Efficient search strategies for constrained multiobjective blackbox optimization
Sébastien Le Digabel, Antoine Lesage-Landry, Ludovic Salomon, Christophe Tribes
TL;DR
This work tackles constrained multiobjective blackbox optimization without derivatives by enhancing the DMulti-MADS direct-search framework with two native search strategies: a quadratic surrogate search and a Nelder-Mead–based sampling strategy, both integrated via single-objective reformulations. The authors establish theoretical underpinnings using Clarke nonsmooth analysis and present a comprehensive algorithmic framework that handles inequality constraints with a progressive barrier and uses a mesh-based search/poll scheme. Through extensive experiments on synthetic benchmarks and three engineering problems, they demonstrate consistent performance gains over the baseline, with NM-based strategies often delivering robust improvements and quadratic strategies offering broader front coverage on constrained problems. The results provide practical guidance for selecting default strategies in NOMAD and point to future work in parallelism and smarter poll designs that leverage the proposed reformulations.
Abstract
Multiobjective blackbox optimization deals with problems where the objective and constraint functions are the outputs of a numerical simulation.

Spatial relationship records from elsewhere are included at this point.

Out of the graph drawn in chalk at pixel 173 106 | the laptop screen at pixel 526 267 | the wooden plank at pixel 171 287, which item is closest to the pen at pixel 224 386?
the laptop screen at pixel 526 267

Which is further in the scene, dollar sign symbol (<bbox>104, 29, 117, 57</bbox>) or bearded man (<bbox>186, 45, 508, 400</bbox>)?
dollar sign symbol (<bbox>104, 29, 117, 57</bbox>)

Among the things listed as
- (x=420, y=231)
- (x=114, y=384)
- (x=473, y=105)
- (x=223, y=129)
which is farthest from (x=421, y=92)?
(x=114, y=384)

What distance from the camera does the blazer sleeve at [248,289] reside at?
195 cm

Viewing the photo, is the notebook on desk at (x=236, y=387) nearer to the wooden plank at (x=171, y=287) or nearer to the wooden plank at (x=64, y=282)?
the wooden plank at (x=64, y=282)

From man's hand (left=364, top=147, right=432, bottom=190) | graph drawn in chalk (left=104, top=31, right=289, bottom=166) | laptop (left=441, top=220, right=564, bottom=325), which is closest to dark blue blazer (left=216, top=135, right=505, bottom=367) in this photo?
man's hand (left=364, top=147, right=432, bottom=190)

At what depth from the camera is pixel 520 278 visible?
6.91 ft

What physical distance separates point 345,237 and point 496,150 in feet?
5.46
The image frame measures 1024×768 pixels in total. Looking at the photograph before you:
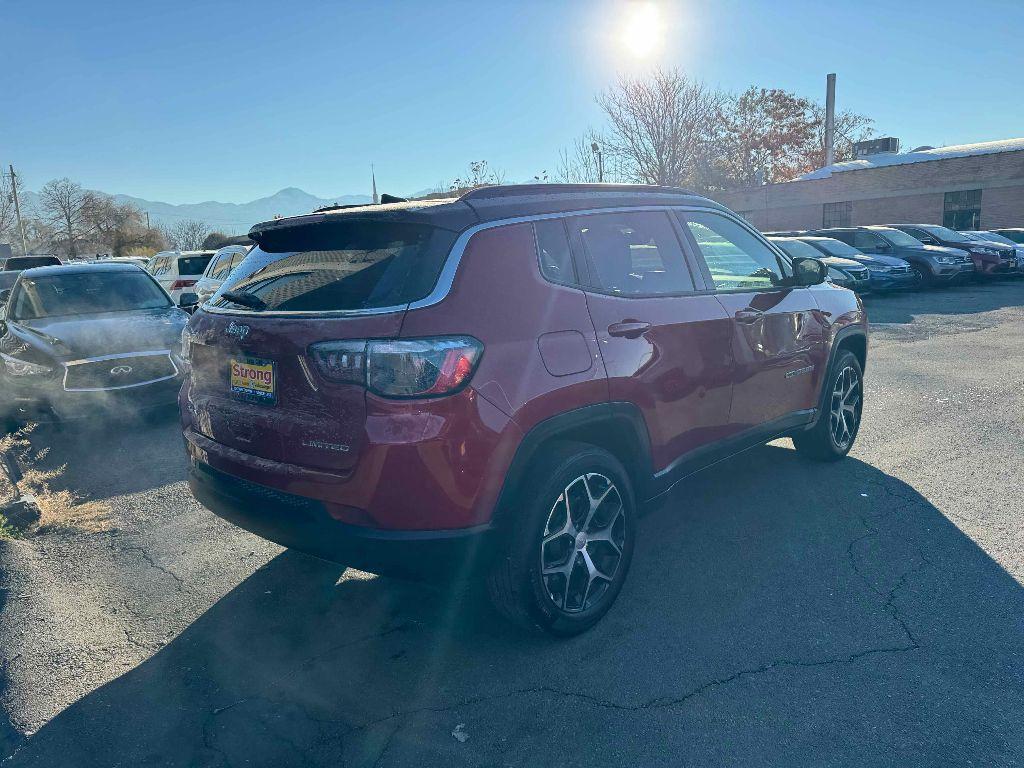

In this context, no derivatives are available, nor can they be approximated by finite differences, which precludes the use of classical gradient-based techniques. The DMulti-MADS algorithm implements a state-of-the-art direct search procedure for multiobjective blackbox optimization based on the mesh adaptive direct search (MADS) algorithm. Since its conception, many search strategies have been proposed to improve the practical efficiency of the single-objective MADS algorithm. Inspired by this previous research, this work proposes the integration of two search heuristics into the DMulti-MADS algorithm. The first uses quadratic models, built from previously evaluated points, which act as surrogates for the true objectives and constraints, to suggest new promising candidates. The second exploits the sampling strategy of the Nelder-Mead algorithm to explore the decision space for new non-dominated points. Computational experiments on analytical problems and three engineering applications show that the use of such search steps considerably improves the performance of the DMulti-MADS algorithm.